Nie ma co spinac Kalesony czy Kielony, napiszcie lepiej jak bitwy poszły.
Zwłaszcza Bless, który coś splewił;)
elo
Bless to na pewno warszawska klasa bo ostatnia bitwe gral z Mariosem i na pewno oddal mu ustawiona maske
po za tym tur jak tur, dobry jak zwykle w toruniu, szkoda tylko ze nie zrobilem powaznego wyniku.
Tereny chlopaki mieliscie ogolnie dosc dziwnie ustawione.
po za tym tur jak tur, dobry jak zwykle w toruniu, szkoda tylko ze nie zrobilem powaznego wyniku.
Tereny chlopaki mieliscie ogolnie dosc dziwnie ustawione.

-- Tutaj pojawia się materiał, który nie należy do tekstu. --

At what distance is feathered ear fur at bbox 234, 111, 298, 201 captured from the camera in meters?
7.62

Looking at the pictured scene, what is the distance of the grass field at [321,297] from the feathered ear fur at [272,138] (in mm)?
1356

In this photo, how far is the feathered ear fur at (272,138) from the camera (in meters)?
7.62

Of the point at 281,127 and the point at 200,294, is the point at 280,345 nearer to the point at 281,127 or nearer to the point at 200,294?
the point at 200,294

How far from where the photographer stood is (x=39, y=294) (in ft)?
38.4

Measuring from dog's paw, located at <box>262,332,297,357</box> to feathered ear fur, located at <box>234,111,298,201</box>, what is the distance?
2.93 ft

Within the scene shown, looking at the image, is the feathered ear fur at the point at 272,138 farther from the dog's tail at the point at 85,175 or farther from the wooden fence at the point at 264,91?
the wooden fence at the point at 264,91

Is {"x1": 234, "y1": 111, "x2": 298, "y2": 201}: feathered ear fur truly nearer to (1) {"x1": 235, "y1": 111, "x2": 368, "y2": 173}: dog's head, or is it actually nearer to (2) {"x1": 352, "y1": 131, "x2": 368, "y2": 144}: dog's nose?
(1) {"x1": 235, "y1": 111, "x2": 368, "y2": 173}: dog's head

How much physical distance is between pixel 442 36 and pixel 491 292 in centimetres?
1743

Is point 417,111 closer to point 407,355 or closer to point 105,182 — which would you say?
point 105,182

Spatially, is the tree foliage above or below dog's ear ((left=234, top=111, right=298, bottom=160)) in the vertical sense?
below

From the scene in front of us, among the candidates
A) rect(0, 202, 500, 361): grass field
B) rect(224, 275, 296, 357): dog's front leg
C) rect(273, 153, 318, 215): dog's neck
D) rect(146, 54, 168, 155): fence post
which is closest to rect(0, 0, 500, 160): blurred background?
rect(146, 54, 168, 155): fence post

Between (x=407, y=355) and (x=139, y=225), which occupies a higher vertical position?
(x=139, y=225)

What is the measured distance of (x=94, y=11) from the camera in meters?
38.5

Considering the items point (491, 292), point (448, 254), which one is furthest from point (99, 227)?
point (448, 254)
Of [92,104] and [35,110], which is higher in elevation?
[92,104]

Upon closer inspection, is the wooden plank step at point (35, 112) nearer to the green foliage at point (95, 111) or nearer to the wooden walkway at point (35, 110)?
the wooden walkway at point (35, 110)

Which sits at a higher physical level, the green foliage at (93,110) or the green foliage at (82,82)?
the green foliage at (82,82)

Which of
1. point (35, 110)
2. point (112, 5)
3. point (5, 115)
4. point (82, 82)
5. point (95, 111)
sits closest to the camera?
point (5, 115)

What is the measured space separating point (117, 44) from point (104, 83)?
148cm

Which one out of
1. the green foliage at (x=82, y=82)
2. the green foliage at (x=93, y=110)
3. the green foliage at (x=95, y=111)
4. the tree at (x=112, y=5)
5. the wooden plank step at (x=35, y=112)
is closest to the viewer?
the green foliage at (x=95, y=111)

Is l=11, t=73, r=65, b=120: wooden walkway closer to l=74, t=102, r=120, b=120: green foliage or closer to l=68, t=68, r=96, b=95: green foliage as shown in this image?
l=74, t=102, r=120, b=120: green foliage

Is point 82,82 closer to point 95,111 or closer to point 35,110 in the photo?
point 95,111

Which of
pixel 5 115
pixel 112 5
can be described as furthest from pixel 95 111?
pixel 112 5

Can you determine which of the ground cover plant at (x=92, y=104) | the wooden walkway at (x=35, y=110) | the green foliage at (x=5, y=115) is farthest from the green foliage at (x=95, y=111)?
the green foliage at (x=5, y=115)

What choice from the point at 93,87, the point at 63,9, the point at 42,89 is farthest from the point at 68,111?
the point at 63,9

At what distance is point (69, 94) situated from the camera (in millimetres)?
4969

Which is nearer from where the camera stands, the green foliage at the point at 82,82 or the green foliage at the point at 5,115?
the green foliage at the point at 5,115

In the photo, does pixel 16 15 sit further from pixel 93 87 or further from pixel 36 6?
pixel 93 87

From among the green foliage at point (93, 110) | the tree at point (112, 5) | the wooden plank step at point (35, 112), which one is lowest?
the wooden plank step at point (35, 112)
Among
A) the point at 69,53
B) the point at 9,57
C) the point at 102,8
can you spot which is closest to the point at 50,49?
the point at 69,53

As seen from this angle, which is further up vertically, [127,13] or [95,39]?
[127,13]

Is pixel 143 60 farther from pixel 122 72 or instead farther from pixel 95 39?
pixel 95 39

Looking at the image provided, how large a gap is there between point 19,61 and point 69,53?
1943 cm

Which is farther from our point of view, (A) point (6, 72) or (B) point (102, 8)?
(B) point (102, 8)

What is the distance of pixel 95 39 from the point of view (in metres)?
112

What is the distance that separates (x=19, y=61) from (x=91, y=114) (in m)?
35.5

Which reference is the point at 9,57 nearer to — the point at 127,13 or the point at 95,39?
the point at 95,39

ja sobie zrobiłem rundkę Białe Błota(dziękuje jeszcze raz Gajus Pupus),Bydzia(dziękować klubowiczom), Toruń(dziękować turniejowiczom),Trasa na Wwę(dziękować Dziop&Robson), stop na Kraków(dziękować panom kierowacom i zmarzniętym tirówkom) i nazad.
Chcę sobie spojrzeć co tu sie za kminy ułożyły po turnieju jawnie i formalnie, a tu nagle kmina na Shina.
Tu nie ma co udawać. Jak by nagle jeden drugiemu chciał sie podłożyć podjeżdza armią na połowe stołu i odwraca sie tyłem i koniec. Shino mógłby ugrać te 8 punktów, ale nie miał farta
MOżna mieć coś komuś do zarzucenia, zawsze i wszędzie, ale o co kaman? Miałem wtedy tzw. wpip czasu i ogladałem dyskretnie w miare możliwości bitwy Dziop&Shino i Robson&Ziemas (kolejność alfabetyczna).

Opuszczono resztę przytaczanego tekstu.